* **AUSZUG ZUM LESEN**:
© JUNGE FREIHEIT Verlag GmbH & Co.  www.jungefreiheit.de  01/10 01. Januar 2010

WIRTSCHAFT
Die Angst vor zuviel Freiheit
Klaus Peter Krause

Geängstigt haben sich die Menschen schon immer vor allem möglichen. Den Deutschen gar wird nachgesagt, geradezu Angsthasen zu sein. Besonders tun sie sich auch mit der Angst vor dem Aufbruch zu wirklichen Reformen hervor. Sie haben einfach zuviel Angst vor dem Risiko. Das ist jene Angst, die der Feind der Freiheit ist. Vor zuviel Freiheit scheinen die Deutschen ohnehin Angst zu haben, denn sonst müßten sie sich für wirkliche Reformen gewinnen lassen, die mehr Freiheit bescheren würden. Aber Reformversuche, die wieder mehr Freiheit bringen sollen, machen ihnen stets sofort Angst. Prompt werden sie angegriffen, zerpflückt, über Ausschüsse, Gutachten oder Kommissionen aufs Abstellgleis geschoben, verwässert, blockiert. Deshalb wird (und will) die neue Koalition im Bund nichts zustande bringen, was den Namen Reform wirklich verdient – aus Angst vor der Angst ihrer Bürger.

* **ANGEZEIGTE EINTRÄGE**:
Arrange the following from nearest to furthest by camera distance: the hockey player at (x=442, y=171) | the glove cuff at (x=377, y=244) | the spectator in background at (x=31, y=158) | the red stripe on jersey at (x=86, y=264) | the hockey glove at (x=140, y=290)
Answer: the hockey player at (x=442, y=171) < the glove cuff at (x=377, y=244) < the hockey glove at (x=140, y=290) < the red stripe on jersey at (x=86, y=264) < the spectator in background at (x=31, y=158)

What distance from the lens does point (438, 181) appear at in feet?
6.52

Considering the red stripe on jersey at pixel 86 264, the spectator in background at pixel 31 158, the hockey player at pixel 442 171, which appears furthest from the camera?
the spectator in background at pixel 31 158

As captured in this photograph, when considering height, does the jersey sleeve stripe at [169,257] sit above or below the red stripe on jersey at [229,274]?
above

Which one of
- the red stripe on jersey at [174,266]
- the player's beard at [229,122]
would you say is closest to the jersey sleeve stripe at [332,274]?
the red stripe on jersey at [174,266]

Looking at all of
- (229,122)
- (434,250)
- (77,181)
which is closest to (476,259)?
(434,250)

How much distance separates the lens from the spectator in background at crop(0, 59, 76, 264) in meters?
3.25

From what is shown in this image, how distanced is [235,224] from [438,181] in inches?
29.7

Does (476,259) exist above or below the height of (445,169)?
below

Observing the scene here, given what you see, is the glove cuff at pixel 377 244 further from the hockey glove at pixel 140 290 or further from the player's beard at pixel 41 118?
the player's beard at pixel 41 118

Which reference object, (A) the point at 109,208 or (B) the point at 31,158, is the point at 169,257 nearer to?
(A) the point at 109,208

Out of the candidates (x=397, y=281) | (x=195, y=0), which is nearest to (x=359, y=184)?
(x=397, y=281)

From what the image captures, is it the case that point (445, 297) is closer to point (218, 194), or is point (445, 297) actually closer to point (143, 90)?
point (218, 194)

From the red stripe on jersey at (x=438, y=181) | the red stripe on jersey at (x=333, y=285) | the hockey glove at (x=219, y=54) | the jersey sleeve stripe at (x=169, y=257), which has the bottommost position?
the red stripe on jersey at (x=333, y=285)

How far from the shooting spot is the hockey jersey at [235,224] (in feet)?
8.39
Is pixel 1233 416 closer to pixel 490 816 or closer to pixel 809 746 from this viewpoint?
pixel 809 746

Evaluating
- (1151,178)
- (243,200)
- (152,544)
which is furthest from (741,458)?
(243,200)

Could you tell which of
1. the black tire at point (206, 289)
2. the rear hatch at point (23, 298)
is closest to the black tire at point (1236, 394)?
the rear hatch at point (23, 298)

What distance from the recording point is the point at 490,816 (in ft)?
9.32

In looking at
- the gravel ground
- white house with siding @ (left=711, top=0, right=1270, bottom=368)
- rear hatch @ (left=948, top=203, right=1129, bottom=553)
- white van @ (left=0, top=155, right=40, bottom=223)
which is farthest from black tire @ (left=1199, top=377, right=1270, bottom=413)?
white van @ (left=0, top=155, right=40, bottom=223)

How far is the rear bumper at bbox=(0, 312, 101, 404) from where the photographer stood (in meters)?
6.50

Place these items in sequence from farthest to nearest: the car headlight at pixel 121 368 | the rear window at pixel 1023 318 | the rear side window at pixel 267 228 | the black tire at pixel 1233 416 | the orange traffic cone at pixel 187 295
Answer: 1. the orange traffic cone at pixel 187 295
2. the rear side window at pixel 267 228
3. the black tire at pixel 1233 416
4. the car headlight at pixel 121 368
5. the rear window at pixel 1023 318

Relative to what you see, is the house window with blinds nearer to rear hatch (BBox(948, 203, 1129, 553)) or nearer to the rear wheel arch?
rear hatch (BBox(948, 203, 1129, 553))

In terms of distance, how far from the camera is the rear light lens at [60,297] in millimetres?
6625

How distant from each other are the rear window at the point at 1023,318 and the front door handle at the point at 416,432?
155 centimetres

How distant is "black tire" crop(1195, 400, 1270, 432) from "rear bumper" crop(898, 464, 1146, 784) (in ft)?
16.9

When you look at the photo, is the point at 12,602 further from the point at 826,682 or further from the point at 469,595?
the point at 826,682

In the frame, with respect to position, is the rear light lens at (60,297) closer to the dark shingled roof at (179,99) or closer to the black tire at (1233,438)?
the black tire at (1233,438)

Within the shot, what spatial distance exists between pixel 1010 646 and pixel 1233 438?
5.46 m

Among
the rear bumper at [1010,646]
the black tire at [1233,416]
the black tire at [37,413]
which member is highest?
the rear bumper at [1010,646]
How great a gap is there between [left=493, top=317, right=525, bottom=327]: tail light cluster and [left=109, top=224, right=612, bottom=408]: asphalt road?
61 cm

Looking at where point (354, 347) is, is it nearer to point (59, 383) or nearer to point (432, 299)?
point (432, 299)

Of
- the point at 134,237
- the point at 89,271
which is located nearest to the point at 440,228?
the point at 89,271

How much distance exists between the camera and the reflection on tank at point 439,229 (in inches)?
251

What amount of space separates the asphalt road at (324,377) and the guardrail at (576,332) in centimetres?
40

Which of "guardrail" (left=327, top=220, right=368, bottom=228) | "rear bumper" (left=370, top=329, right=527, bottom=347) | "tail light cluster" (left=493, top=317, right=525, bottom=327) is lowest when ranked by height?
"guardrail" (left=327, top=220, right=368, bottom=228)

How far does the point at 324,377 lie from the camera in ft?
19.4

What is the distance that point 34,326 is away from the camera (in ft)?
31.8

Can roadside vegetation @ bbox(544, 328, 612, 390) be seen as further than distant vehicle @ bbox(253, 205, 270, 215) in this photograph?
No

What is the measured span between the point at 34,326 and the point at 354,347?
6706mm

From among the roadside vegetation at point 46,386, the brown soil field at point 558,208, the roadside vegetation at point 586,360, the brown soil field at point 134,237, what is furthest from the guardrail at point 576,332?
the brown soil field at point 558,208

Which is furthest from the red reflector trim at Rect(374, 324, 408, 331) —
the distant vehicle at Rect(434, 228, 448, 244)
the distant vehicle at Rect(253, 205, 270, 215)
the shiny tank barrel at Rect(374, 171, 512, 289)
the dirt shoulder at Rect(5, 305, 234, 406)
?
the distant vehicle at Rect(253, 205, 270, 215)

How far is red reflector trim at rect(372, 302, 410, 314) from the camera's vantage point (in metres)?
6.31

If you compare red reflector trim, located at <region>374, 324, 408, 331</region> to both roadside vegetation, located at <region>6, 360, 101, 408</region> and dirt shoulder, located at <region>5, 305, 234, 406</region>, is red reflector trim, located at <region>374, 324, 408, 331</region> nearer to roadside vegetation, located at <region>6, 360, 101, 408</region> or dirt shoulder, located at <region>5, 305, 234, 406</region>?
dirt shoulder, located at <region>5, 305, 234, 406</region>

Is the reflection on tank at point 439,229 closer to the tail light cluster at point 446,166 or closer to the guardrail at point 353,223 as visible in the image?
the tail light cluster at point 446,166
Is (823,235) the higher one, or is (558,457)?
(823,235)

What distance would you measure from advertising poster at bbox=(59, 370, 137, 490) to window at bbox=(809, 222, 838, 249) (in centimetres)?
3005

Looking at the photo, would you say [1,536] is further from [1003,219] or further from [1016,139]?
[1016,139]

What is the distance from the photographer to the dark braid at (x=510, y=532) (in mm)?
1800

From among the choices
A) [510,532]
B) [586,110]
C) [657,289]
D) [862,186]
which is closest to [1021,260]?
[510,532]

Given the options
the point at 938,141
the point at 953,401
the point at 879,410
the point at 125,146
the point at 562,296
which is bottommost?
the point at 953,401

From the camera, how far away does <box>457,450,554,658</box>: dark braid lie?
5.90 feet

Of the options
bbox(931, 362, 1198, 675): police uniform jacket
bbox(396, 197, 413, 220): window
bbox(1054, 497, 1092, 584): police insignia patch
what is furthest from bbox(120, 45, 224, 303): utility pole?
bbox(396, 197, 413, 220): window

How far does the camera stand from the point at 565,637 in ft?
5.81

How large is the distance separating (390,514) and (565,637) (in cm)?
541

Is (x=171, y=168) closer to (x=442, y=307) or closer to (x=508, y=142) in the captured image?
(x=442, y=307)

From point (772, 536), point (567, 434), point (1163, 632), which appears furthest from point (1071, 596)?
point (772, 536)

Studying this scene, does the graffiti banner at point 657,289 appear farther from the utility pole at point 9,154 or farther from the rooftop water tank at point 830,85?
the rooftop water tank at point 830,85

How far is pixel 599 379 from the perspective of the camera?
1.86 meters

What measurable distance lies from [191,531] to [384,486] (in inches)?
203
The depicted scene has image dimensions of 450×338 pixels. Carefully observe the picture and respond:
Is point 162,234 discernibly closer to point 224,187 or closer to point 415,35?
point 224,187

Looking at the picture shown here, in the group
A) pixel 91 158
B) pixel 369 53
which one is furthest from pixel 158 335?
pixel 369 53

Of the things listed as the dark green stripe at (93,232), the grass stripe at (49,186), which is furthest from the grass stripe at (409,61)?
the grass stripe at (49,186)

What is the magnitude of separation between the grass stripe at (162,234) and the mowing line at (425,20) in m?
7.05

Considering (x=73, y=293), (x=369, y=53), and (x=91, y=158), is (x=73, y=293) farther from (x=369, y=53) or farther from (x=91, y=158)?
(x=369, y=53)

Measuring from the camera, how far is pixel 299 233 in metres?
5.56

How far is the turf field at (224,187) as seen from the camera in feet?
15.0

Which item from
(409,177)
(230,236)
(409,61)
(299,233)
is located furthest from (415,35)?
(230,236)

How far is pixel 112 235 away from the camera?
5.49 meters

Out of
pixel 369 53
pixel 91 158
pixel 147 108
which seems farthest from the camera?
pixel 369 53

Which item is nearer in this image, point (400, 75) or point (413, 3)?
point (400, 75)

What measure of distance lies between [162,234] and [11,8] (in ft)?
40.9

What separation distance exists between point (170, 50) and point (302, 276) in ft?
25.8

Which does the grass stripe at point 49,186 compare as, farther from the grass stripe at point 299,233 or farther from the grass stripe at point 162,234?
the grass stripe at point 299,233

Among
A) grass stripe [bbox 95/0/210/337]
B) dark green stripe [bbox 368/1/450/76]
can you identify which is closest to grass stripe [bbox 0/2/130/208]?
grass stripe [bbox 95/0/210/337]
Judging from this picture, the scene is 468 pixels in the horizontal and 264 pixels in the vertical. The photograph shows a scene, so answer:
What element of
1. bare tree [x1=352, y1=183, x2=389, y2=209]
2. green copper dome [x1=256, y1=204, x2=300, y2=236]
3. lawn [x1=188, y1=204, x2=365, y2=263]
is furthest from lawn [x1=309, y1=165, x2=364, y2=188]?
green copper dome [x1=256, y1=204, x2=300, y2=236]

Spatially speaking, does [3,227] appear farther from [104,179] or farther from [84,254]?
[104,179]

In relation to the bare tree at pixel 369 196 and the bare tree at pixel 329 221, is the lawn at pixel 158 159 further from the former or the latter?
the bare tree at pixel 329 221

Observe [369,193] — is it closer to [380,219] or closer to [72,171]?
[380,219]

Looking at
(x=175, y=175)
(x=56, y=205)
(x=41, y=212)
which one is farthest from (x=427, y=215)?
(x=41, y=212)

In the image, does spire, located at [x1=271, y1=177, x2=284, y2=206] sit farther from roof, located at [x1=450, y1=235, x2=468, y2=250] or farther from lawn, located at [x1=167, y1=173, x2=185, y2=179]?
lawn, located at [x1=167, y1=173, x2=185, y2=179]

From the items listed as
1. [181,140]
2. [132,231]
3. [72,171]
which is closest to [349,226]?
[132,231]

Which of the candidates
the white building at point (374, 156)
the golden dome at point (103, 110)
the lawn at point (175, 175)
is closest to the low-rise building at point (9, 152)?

* **ARBEITSAUFTRAG**: Führe den Text über die Angst der Deutschen vor zu viel Freiheit und vor Reformen im Anschluss an seinen letzten Satz weiter.

* **ANTWORT ZUR ÜBUNG**:
Der Angst entspringt die Sehnsucht nach Sicherheit. Das nutzen politische Führer und Parteien zum Wählerfang. Denn zu viele Menschen suchen für ihre Sicherheit nicht Selbstverantwortung, Selbsthilfe und Selbstvorsorge, sondern allumfassende Behütung durch den Staat. Mit Eingriffen in Wettbewerb und Marktgeschehen, mit immer mehr Gesetzen, immer mehr staatlicher Regulierung, immer mehr Überwachung und Kontrolle – trotz aller schönen Datenschutzbekundungen – wird sie ihnen beschert. Mehr Staat bedeutet weniger Freiheit. Das gilt auch für den Schutz vor Gefahren wie Krankheit, Altersarmut und Arbeitslosigkeit. Vor die Wahl gestellt, mehr Sicherheit oder mehr Freiheit zu wollen, entscheiden sich die meisten für mehr Sicherheit. Und diese suchen sie beim Staat. Davon, daß die Menschen Angst haben und für alles Sicherheit wollen, lebt die Politik.